Le décès d’Ulli Beier
avril 2011 | Décès de personnalités culturelles | Littérature / édition | Nigeria

Français

Il est difficile d’envisager les études africanistes en littérature et dans les arts plastiques sans tenir compte des travaux d’Ulli Beier, décédé le 3 avril 2011 à l’âge de 88 ans.
Lire en anglais ci-dessous l’hommage d’Akin Ogundiran.

English

Ulli Beier was an omoluabi in the true sense of the word. He single-handedly created a cultural revolution in post-colonial Yorubaland, promoting two generations of artists to develop new styles, new genres, new themes on their own terms. He gave birth to the Osogbo Arts School, made the Upper Osun region come alive as a cultural and creative hub, and organized exhibitions and performances in Nigeria and abroad to promote Yoruba artists. And, he « gave » us Adunni (his former wife) who in turn made Osun Osogbo grove what we are building on today. He joined hands with others to make Yoruba mythologies, folklores, and other genres of Yoruba philosophy the pivot for theorizing about our common humanistic experience.
Erin wo, ajanaku sun bi oke. Kare o Ulli omo Beier, the one who so well mastered the Yoruba arts of masking and turned himself into Obotunde Ijimere.
We will not be sad that you have departed us. It was time to go. You have done the work. We are glad and grateful for what you have done for us, in our land, your land. Let’s roll out the drums and the music to celebrate a life well spent. Akanda eda, oko Georgina. Itinerant scholar oko Adunni.
Mo jokun, mo jekolo, ohun ti wo ba nje lajule orun ni o mo ba won je.
Greet Moronfola, greet Akande Ogun baba Adisa, greet Duro Ladipo, greet Adunni for me when you reach alede orun. Your legacies shall live on.

Akin Ogundiran
Professor of Africana Studies
UNC Charlotte


Ulli Beier sur Wikipedia :

Ulli Beier (30 July 1922 – 3 April 2011) was a German editor, writer and scholar, who had a pioneering role in developing literature, drama and poetry in Nigeria, as well as literature, drama and poetry in Papua New Guinea. His wife Georgina Beier had an instrumental role in simultaneously stimulating the visual arts in both Nigeria and Papua New Guinea.

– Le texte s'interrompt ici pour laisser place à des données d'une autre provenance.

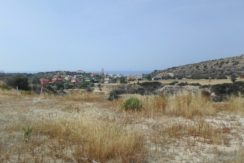 Land for sale Com Spaces in Cyprus 3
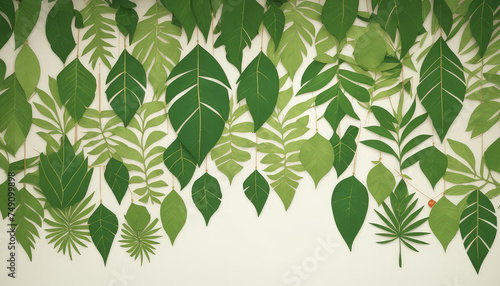 leaves background OR pattern with leaves or green leaves pattern or green leaves background or green leaves or green leaves on white or green corn field or green background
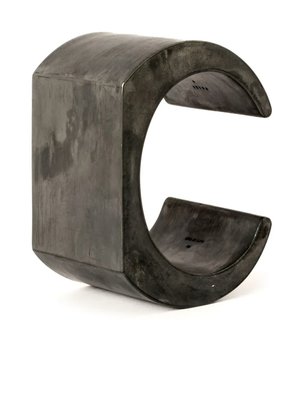 Браслет-кафф Crescent Plane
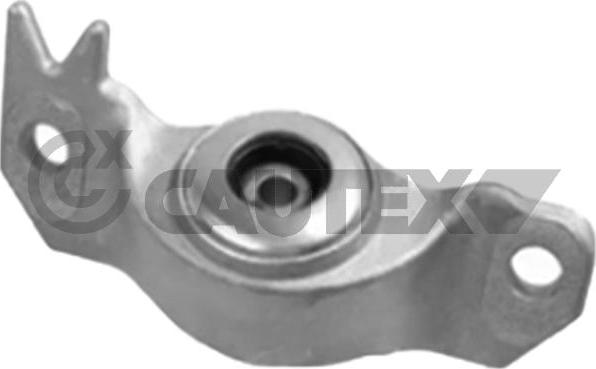 Cautex 773487 - Top Strut Mounting www.autospares.lv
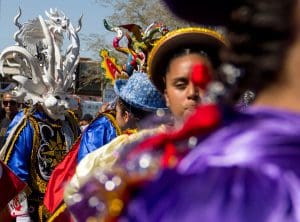 La Diablada a la Tirana, foto di Corrada Onorifico - MG 1189
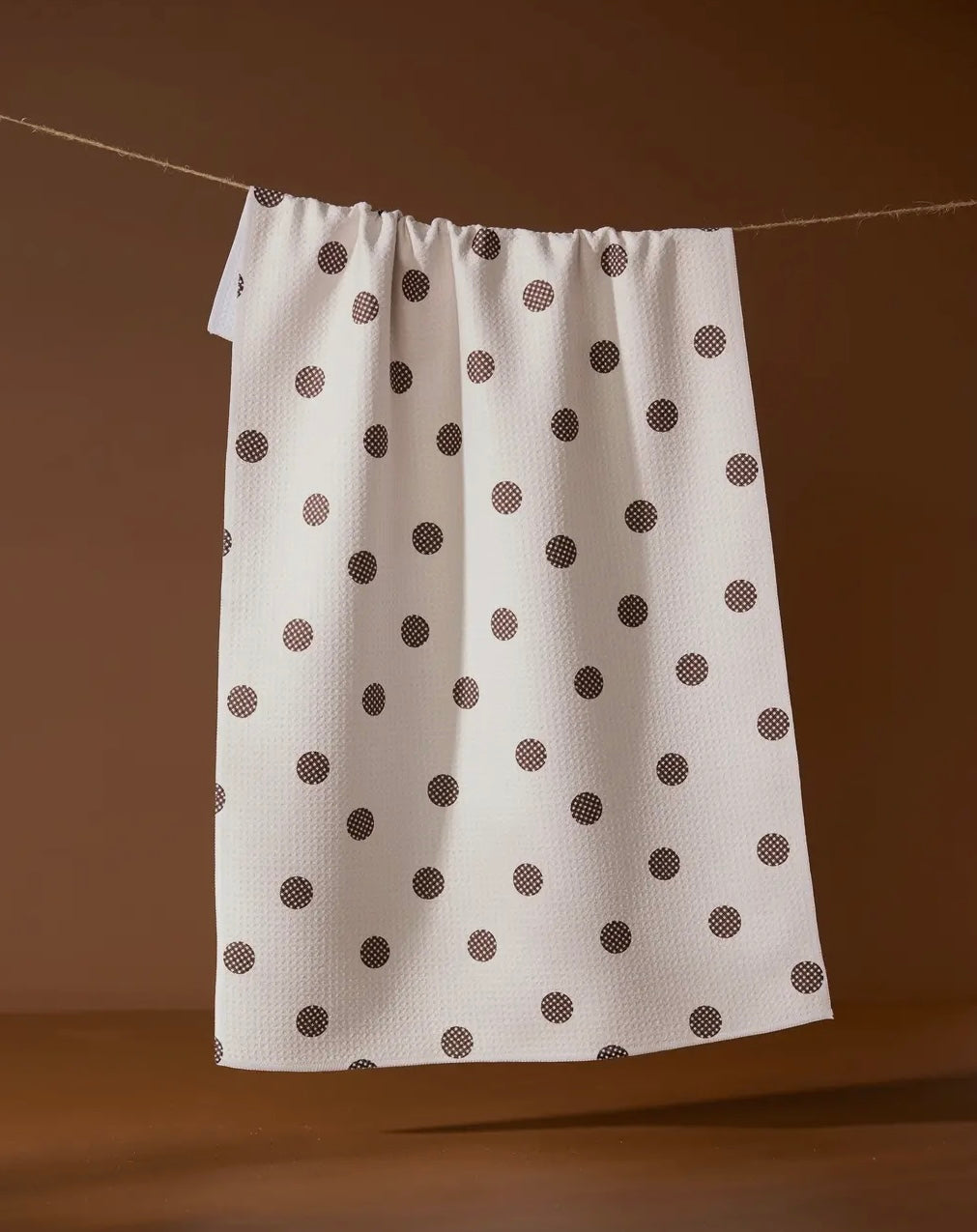 geometry tea towels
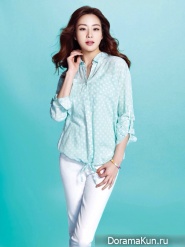 Kang Sora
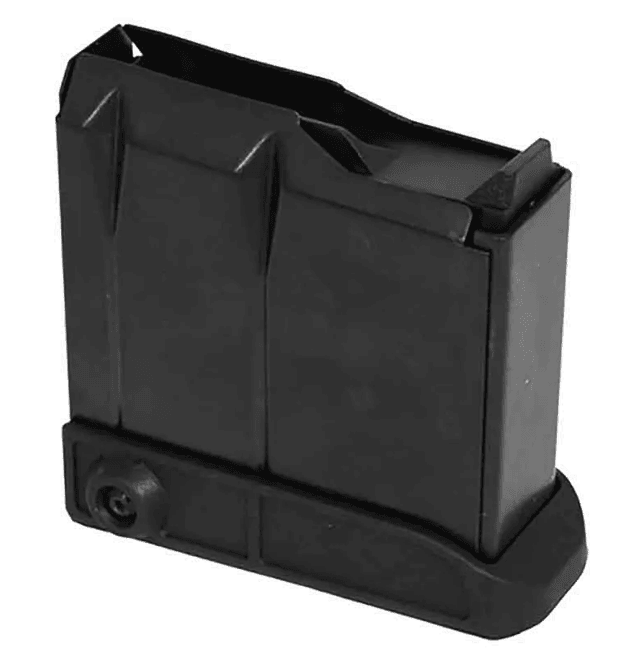 Tikka T3X TAC A1 Magazine .223 Rem 10-Round Capacity S540203677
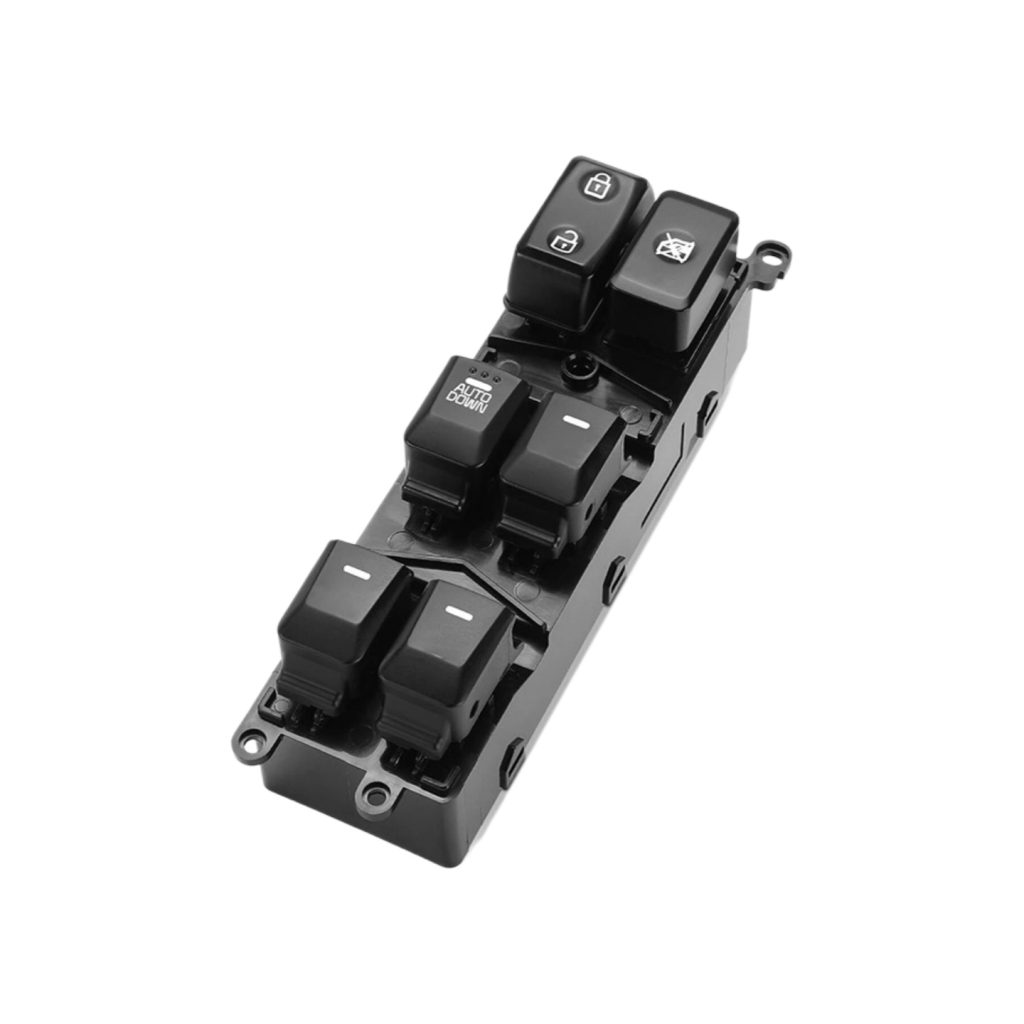 Power Window Switch 93570-B5000 for Kia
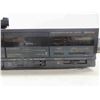 Image 4 : Scott Double Cassette Player,  Sansui Stereo Receiver, 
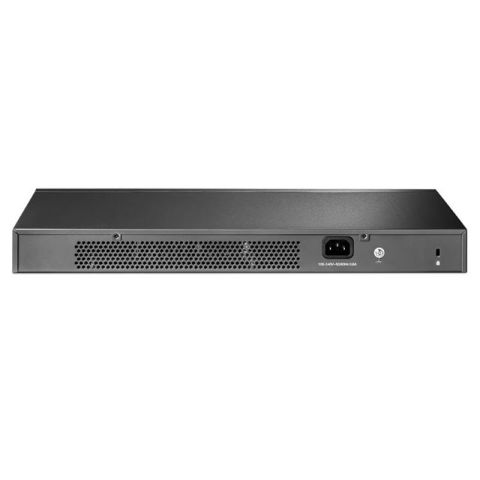 TP-LINK TL-SX3008F 8 PORT 10GE SFP+ L2+ MULTI GIGABIT SWITCH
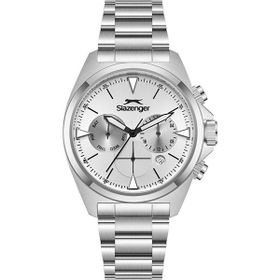 Slazenger Sl.09.2527.2.02 Erkek Kol Saati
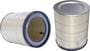 WIX Round Air Filter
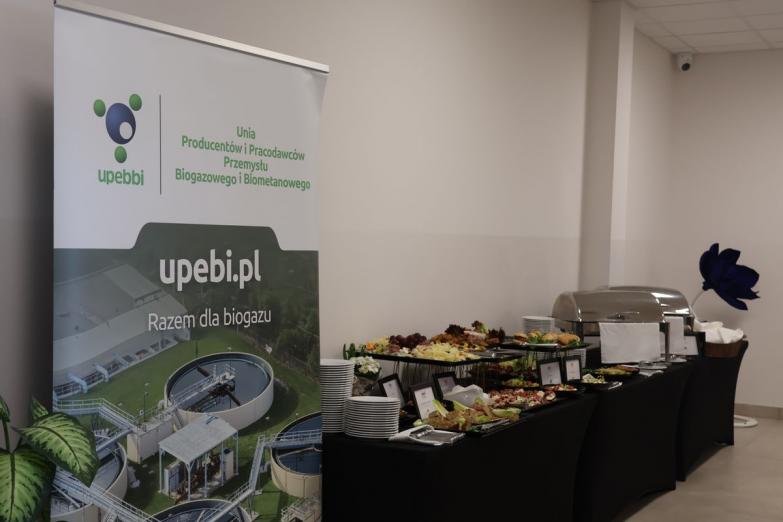 Inauguracja Branżowego Centrum Umiejętności w Jabłoniu 1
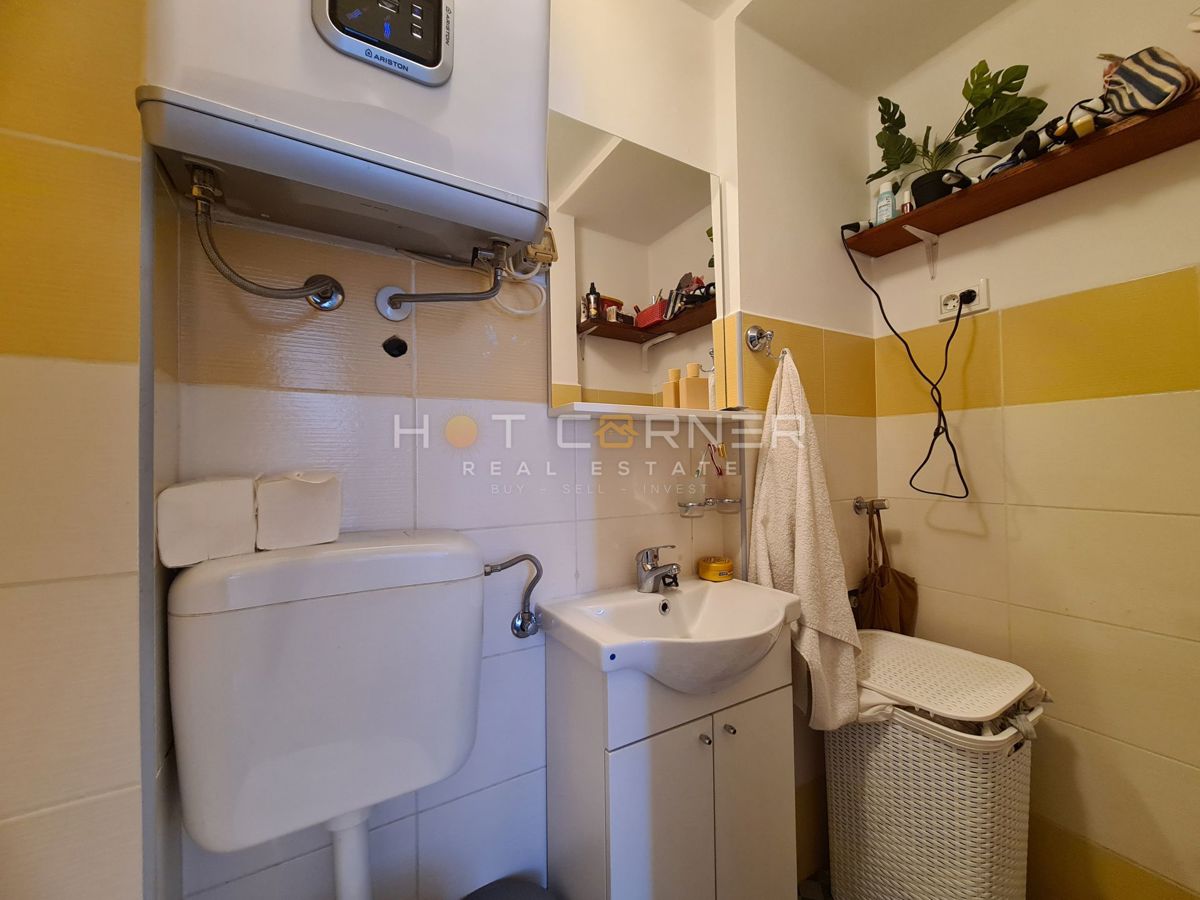 Appartamento Veruda, Pula, 37m2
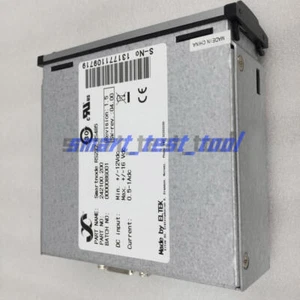 1PC ELTEK Smart tnode RS232—RS485 moduł monitorujący 242100.200 - Zdjęcie 1 z 1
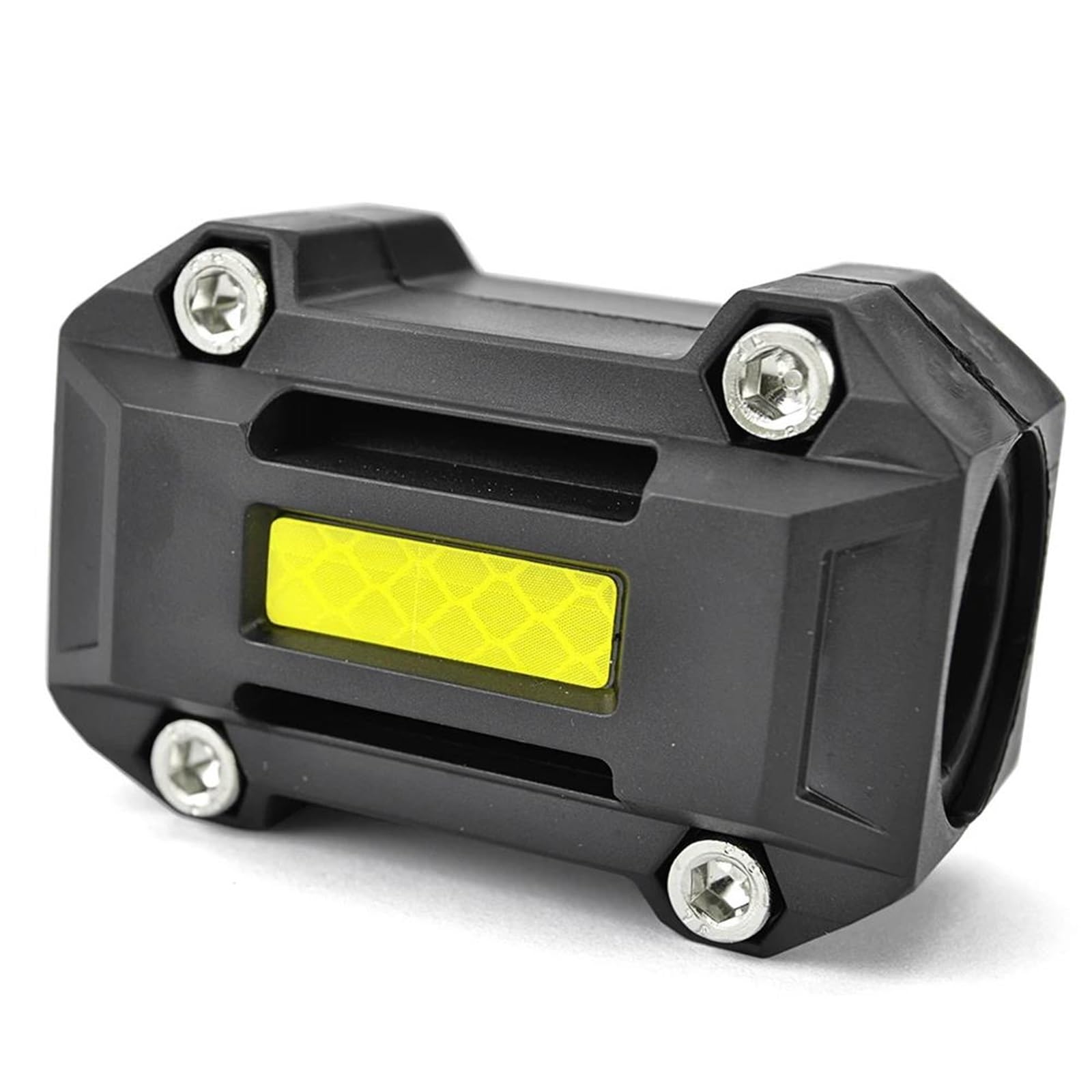 YEDWEW Motorrad Stoßstange Dekorative Blöcke Stoßstange Dekorative Block Demontage Installation Motor Schutz Block Modifizierte Crash Bar Für R1200GS LC ADV F700GS Stoßfänger Schutz Dekor(3) von YEDWEW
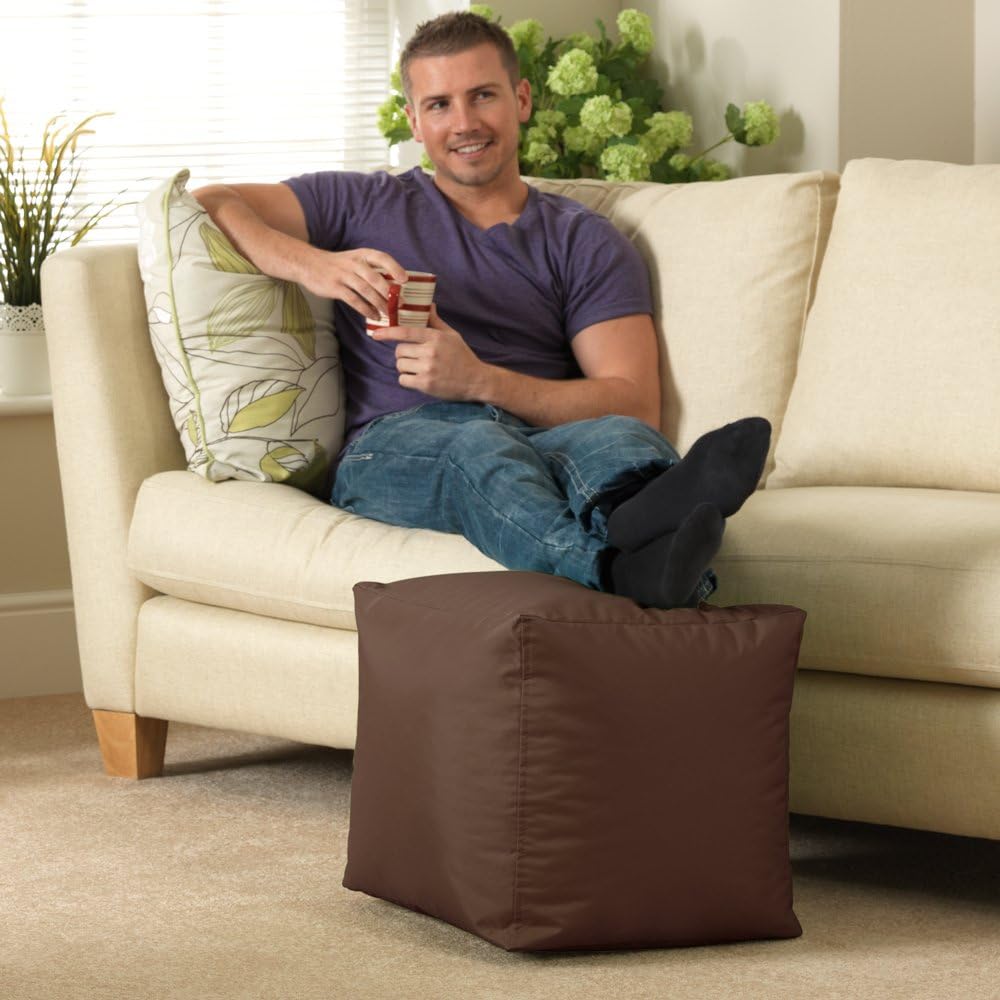 Pouf Carré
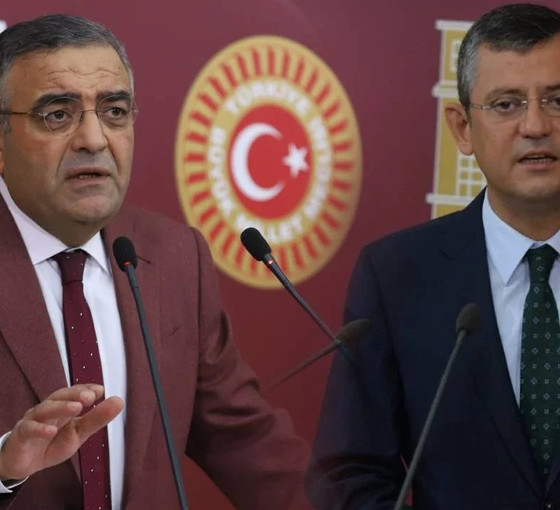 Özgür Özel'den Tanrıkulu'na destek: Kendi milletvekilimi 32 saniyelik video ile linç ettirmem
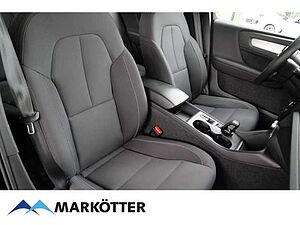 Volvo  T4 Recharge Inscription Expression /AHK/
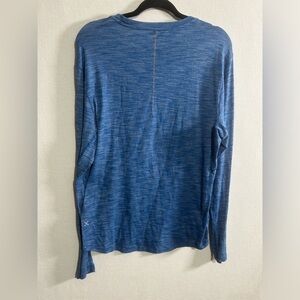 Men’s Lululemon long sleeve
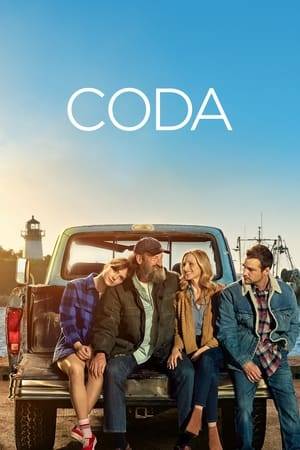 As a CODA (Child of Deaf Adults), Ruby is the only hearing person in her deaf family. When the family's fishing business is threatened, Ruby finds herself torn between pursuing her love of music and her fear of abandoning her parents.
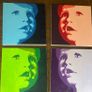 Set of Four paintings Image 2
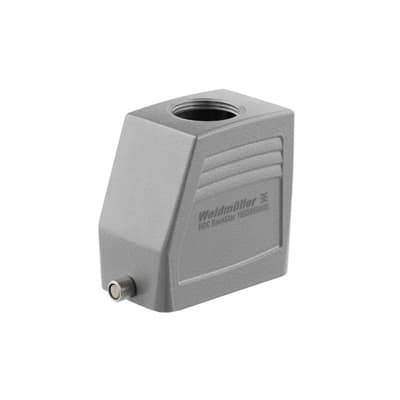 WEIDMULLER WEI1655380000 HDC 24D TOLU 1PG29G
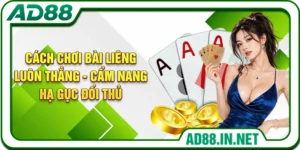 Cách Chơi Bài Liêng Luôn Thắng - Cẩm Nang Hạ Gục Đối Thủ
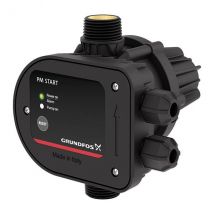 Gestionnaire De Pression Pm Start Début De L'Après-midi Grundfos - 1500w - 1,5 Bar - Bricoman
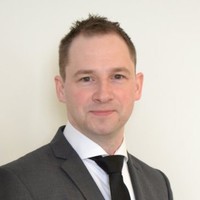HSBC Employee James Chew's profile photo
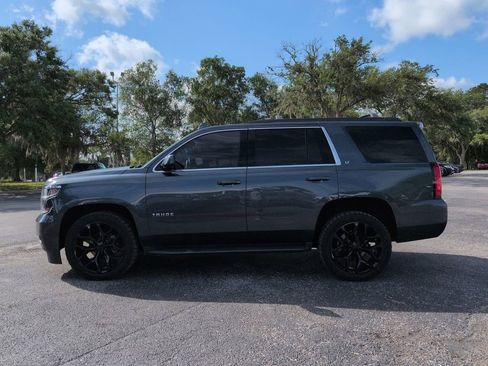 Used 2019 Chevrolet Tahoe LT RWD image 7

Beier was born in Glowitz, Germany, in July 1922. His father was a medical doctor and an appreciator of art and raised his son to embrace the arts. After the Nazi party’ rise to power, the Beiers, who are non-practicing Jews, left for Palestine. In Palestine, while his family were briefly detained as enemy aliens by the British authorities, Ulli Beier was able to earn a BA as an external student from the University of London. However, he later moved to London to earn a degree in Phonetics. A few years later, after his first marriage to the Austrian artist Susanne Wenger, he was given a faculty position at the University of Ibadan to teach Phonetics.